İçerik
Şanslılarsa çoğu insan yaşlanma sürecini yaşamak için yaşar. Ancak yaşlanmanın nasıl işlediğine dair birçok farklı teori var. Yaşlanmanın somatik mutasyon teorisi birdir. İşte teoriye genel bir bakış ve diğer yaşlanma teorilerine bir bakış.Somatik Mutasyon Teorisi
Bu teori, yaşlanmanın önemli bir kısmının, biz onları miras aldıktan sonra genlerimize ne olduğu tarafından belirlendiğini belirtir. Gebe kaldığı andan itibaren vücudumuzun hücreleri sürekli olarak çoğalmaktadır. Bir hücre her bölündüğünde, bazı genlerin yanlış kopyalanma ihtimali vardır. Buna mutasyon denir. Ek olarak, toksinlere, radyasyona veya ultraviyole ışığa maruz kalma vücudunuzun genlerinde mutasyonlara neden olabilir. Vücut mutasyonların çoğunu düzeltebilir veya yok edebilir, ancak hepsini değil. Sonunda mutasyona uğramış hücreler birikir, kendilerini kopyalar ve vücudun yaşlanma ile ilgili işleyişinde sorunlara neden olur.
Diğer Yaşlanma Teorileri
Tüm yaşlanma teorileri gibi, somatik mutasyon teorisi de bulmacanın sadece bir parçasını açıklıyor. Elbette gen mutasyonlarının hasara hatta ölüme neden olduğuna dair kanıtlar var ama bunun yaşlanmada en önemli faktör olduğu söylenemez. Diğer teoriler şunları içerir:
- Ayrılma Teorisi: Bu teori, insanlar yaşlandıkça, gençken olduklarına göre hayata daha az dahil olduklarını ve bunun da yaşlanmaya katkıda bulunduğunu belirtir. Ya yaşlanan kişi toplumdan çekildiği için ya da toplum onlardan çekildiği için, bir kişi ile diğerleri arasındaki ilişkilerin yaşlandıkça kopması ya da kalitesinin değişmesi kaçınılmazdır.
- Aktivite Teorisi: Bu teori, yaşlandıkça devam eden sosyal aktivitenin önemini vurgulamaktadır. Birisi artık çalışmıyorsa ve sevdiği aktivitelere ayak uydurmuyorsa, yaşlanma sürecini hızlandırabilir. Bununla mücadele etmek için, yaşlanmaya bağlı olarak kaybedilebilecek olanların yerine yeni rolleri ikame etmeye çalışmalısınız: Örneğin, gönüllülük, torun için bakıcı olmak veya yeni bir hobi edinmenin hepsi yardımcı olabilir.
- Nöroendokrin Teorisi: Nöroendokrin sistem vücuttaki hormonların salınımını düzenler. Bu teori, insanlar yaşlandıkça hormonların daha az verimli bir şekilde salındığını ve daha az etkili olduğunu ve bu da yaşlanmayı hızlandırdığını belirtir.
- Serbest Radikal Teori:Bu teori, vücudumuz yaşlandıkça meydana gelen değişikliklerin çoğunun, DNA'ya ve vücuttaki diğer süreçlere zarar verebilecek serbest radikallerden kaynaklandığını iddia ediyor.
- Membran Yaşlanma Teorisi:İnsanlar yaşlandıkça, hücre zarları daha katı hale gelir ve bu da normal işlevlerini engeller ve vücut hücrelerinde toksik maddelerin birikmesine yol açabilir.
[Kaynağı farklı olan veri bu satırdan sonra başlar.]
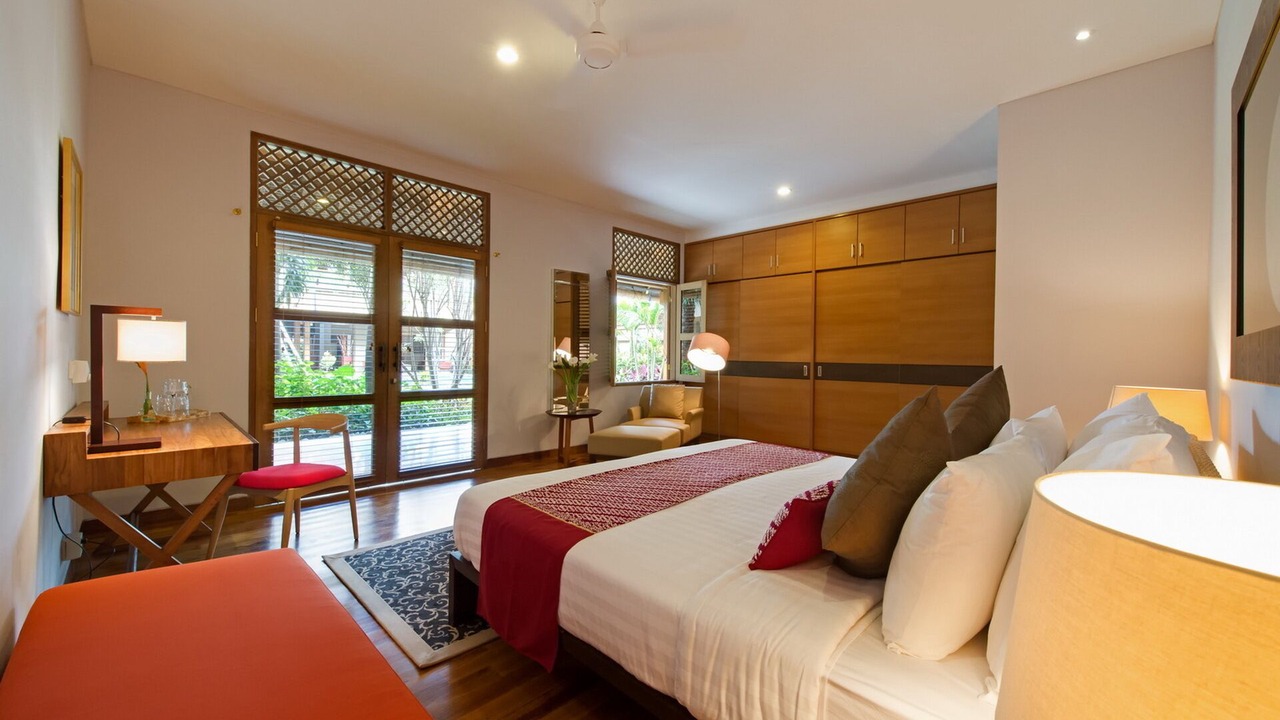 Photo of Bedroom in Laksmana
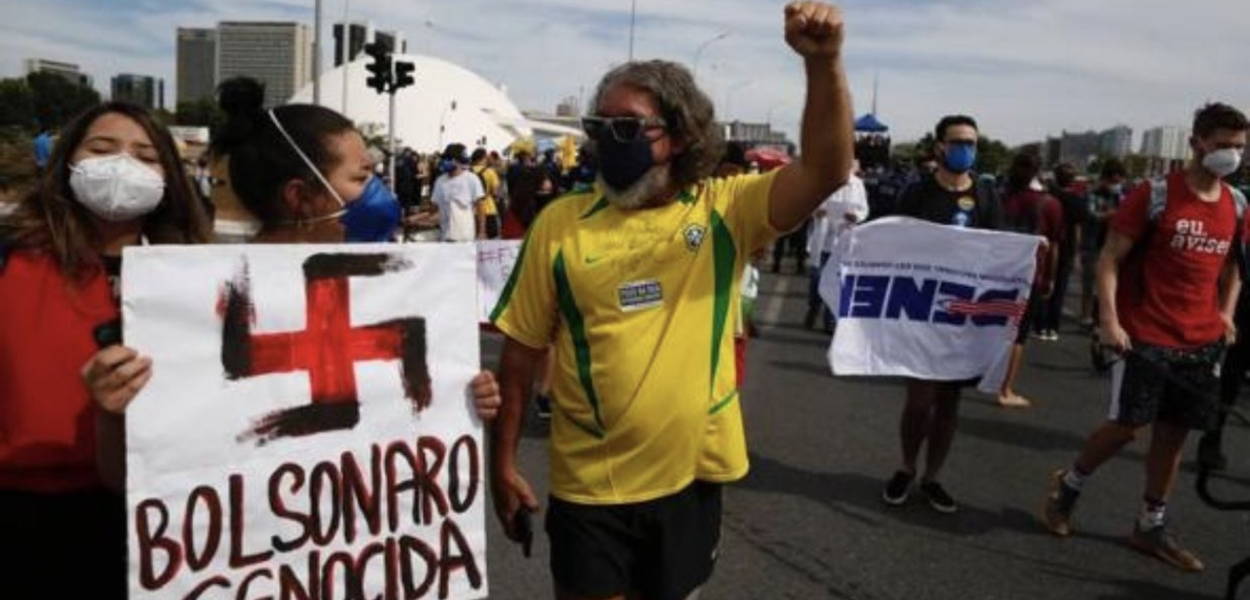 (Foto: Reprodução) www.brasil247.com -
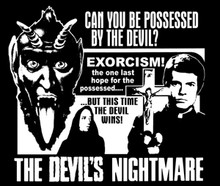 The Devil's Nightmare T-Shirt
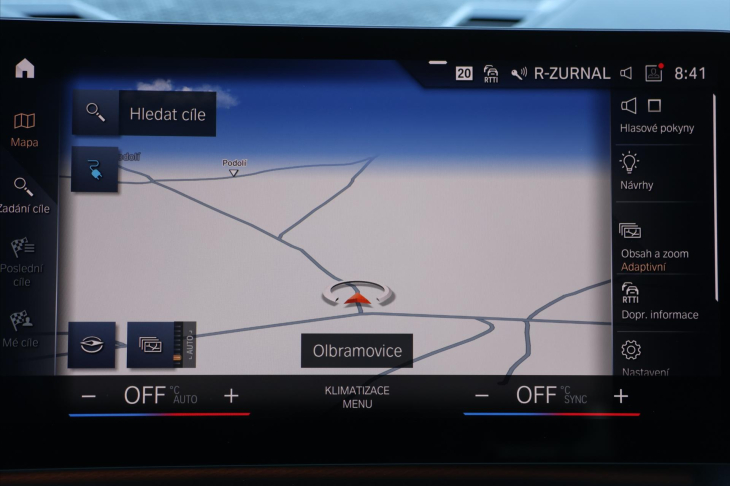 BMW iX1 xDrive30 CZ DPH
Bu teori, hücrelerin kimyasalları ve diğer zararlı ürünleri uygun şekilde transfer edememesinin vücudun yaşlanmasına neden olduğunu öne sürüyor.
- Mitokondriyal Düşüş Teorisi:Vücudun enerji üretmesine yardımcı olan hücrelerin mitokondrileri, Adenozin Trifosfat (ATP) oluşturma yeteneğini kaybederse, bu teoriye göre yaşlanma meydana gelecektir.
- Çapraz Bağlanma Teorisi: Çapraz bağlama teorisi, bunun gibi kimyasal değişikliklerin vücudunuzda meydana geldiği ve yaşlanmaya yol açabileceği fikridir. Zamanla, vücuttaki proteinler, DNA ve diğer yapısal moleküller, birbirlerine çapraz bağ adı verilen uygun olmayan bağlar geliştirir. Bu çapraz bağlantılar biriktiğinde, dokuların sertleşmesine ve zayıf çalışmasına neden olarak yaşlanmaya katkıda bulunabilir.